I decided to write this because I am seeing an explosion of Toyota Priuses (or would the plural be Prii?) on the road these days. It's apparent that a lot of people are being taken in by hype and marketing and overreacting to gas prices. This is in Anchorage, Alaska where people worship trucks and SUV's, so it must even bigger in other places.

I was formerly a car salesman (at a Honda dealership) and I had people coming in daily to ask about hybrid cars. They were being sold as soon as they arrived. Well, now I guess I can tell the truth without it hurting me. You won't get this kind of honesty at the dealership though.

This is the main point: If you are considering changing vehicles so that you can save money, DO NOT BUY A HYBRID!
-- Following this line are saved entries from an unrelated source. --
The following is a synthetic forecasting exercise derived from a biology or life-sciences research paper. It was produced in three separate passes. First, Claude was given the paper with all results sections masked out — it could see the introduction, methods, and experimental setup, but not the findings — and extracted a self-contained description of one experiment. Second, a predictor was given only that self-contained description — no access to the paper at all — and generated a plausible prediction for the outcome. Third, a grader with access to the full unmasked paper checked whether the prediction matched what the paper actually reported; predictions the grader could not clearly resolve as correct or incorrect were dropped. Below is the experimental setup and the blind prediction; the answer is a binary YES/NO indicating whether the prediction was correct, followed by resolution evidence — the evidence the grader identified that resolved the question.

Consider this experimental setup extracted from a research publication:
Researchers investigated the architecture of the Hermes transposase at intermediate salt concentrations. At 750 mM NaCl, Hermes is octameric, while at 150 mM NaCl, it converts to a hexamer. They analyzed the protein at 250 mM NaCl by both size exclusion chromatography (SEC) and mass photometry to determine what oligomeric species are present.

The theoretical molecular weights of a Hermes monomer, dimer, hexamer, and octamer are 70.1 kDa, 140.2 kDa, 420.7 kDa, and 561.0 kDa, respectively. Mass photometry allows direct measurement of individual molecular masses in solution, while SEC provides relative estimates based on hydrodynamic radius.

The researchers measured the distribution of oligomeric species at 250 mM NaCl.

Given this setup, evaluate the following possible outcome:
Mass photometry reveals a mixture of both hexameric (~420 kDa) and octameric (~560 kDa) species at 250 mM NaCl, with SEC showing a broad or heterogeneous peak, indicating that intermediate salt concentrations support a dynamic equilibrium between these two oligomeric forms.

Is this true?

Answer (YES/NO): NO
If your purpose for buying a hybrid is for the status symbol that shows to the world that you are someone who is environmentally conscious, then it may still be worth it to you.

If you want to buy a hybrid because you honestly want to make a positive change in the environment, I wouldn't bother if I were you. Check out this thread An Inconvenient Truth...but a Convenient Solution and see if you still feel the same way.

The information that follows is a little long, but very important to everyone thinking of getting a new car to save money.

Mod Edit: All Caps – Please Review This Link.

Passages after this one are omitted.